Requirement:
Rewrite the recorded data below with every "crosswalk stripe" changed to "pedestrian crossing stripe" and nothing else altered.
---------- Task inputs
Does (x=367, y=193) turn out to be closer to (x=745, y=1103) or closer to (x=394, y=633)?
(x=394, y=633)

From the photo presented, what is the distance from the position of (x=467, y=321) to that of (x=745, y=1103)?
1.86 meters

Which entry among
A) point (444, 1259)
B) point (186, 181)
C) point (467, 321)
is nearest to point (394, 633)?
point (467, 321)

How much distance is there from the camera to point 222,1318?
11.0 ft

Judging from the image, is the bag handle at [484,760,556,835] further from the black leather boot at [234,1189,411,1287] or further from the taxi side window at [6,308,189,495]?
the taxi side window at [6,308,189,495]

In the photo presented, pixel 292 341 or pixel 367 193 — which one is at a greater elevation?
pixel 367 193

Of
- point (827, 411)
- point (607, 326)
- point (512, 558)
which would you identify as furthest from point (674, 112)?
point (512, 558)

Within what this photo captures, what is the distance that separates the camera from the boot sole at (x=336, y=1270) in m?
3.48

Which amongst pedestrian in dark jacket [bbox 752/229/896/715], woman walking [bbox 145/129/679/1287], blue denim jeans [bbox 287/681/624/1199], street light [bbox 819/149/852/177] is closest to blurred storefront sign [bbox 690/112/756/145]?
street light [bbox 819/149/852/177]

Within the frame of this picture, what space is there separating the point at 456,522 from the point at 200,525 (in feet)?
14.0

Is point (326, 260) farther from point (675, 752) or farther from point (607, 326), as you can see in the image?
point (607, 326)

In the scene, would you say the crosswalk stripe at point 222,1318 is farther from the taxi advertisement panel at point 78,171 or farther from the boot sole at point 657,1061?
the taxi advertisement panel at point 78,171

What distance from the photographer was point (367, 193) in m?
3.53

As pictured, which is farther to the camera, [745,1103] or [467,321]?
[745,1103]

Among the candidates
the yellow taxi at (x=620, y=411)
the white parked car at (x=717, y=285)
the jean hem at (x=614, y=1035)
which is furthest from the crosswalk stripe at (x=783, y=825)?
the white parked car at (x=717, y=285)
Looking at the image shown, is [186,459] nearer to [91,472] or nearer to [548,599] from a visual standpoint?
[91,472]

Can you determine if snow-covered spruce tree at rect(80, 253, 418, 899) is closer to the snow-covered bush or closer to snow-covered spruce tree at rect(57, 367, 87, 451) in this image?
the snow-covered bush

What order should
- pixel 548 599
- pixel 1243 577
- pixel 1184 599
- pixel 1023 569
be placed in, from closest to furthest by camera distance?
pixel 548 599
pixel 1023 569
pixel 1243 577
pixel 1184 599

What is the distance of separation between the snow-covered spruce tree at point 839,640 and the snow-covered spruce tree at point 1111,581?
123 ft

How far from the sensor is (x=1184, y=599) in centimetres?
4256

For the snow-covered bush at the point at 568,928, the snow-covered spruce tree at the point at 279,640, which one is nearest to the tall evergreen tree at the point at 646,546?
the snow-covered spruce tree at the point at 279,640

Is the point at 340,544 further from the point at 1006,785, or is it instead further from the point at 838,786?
--------------------
Reply:
Does (x=367, y=193) turn out to be closer to (x=745, y=1103) or closer to (x=394, y=633)?
(x=394, y=633)

From the photo presented, what is the distance from the position of (x=467, y=321) to that of (x=745, y=1103)?
1.86 meters

Which entry among
A) point (444, 1259)
B) point (186, 181)
C) point (467, 321)
is nearest to point (394, 633)?
point (467, 321)

How much distance is there from the camera to point 222,1318?
11.0 ft

Judging from the image, is the bag handle at [484,760,556,835] further from the black leather boot at [234,1189,411,1287] or further from the taxi side window at [6,308,189,495]?
the taxi side window at [6,308,189,495]

In the photo presented, pixel 292 341 or pixel 367 193 — which one is at a greater elevation?
pixel 367 193

Of
- point (827, 411)
- point (607, 326)
- point (512, 558)
which would you identify as furthest from point (674, 112)?
point (512, 558)

Within what this photo captures, what is the distance that separates the camera from the boot sole at (x=336, y=1270) in m?
3.48

Which amongst pedestrian in dark jacket [bbox 752/229/896/715], woman walking [bbox 145/129/679/1287], blue denim jeans [bbox 287/681/624/1199], street light [bbox 819/149/852/177] is closest to blurred storefront sign [bbox 690/112/756/145]?
street light [bbox 819/149/852/177]

Within the frame of this picture, what space is there separating the point at 456,522 from the point at 200,525 (in feet)?
14.0

Is point (326, 260) farther from point (675, 752) or farther from point (607, 326), as you can see in the image?
point (607, 326)

In the scene, would you say the pedestrian crossing stripe at point 222,1318 is farther from the taxi advertisement panel at point 78,171 or farther from the boot sole at point 657,1061?
the taxi advertisement panel at point 78,171

What distance from the photographer was point (367, 193) in m?
3.53

As pictured, which is farther to the camera, [745,1103] or [467,321]?
[745,1103]

Among the candidates
the yellow taxi at (x=620, y=411)
the white parked car at (x=717, y=285)
the jean hem at (x=614, y=1035)
which is furthest from the pedestrian crossing stripe at (x=783, y=825)?
the white parked car at (x=717, y=285)
Looking at the image shown, is [186,459] nearer to [91,472] or nearer to [548,599] from a visual standpoint?
[91,472]

Can you determine if snow-covered spruce tree at rect(80, 253, 418, 899) is closer to the snow-covered bush or closer to snow-covered spruce tree at rect(57, 367, 87, 451) in this image?
the snow-covered bush

What order should
- pixel 548 599
- pixel 1243 577
- pixel 1184 599
- pixel 1023 569
be placed in, from closest to furthest by camera distance?
pixel 548 599
pixel 1023 569
pixel 1243 577
pixel 1184 599

What is the distance of separation between the snow-covered spruce tree at point 839,640 and the snow-covered spruce tree at point 1111,581?
123 ft

How far from the sensor is (x=1184, y=599) in centimetres?
4256

For the snow-covered bush at the point at 568,928, the snow-covered spruce tree at the point at 279,640, which one is nearest to the tall evergreen tree at the point at 646,546?
the snow-covered spruce tree at the point at 279,640

Is the point at 340,544 further from the point at 1006,785, or is it instead further from the point at 838,786?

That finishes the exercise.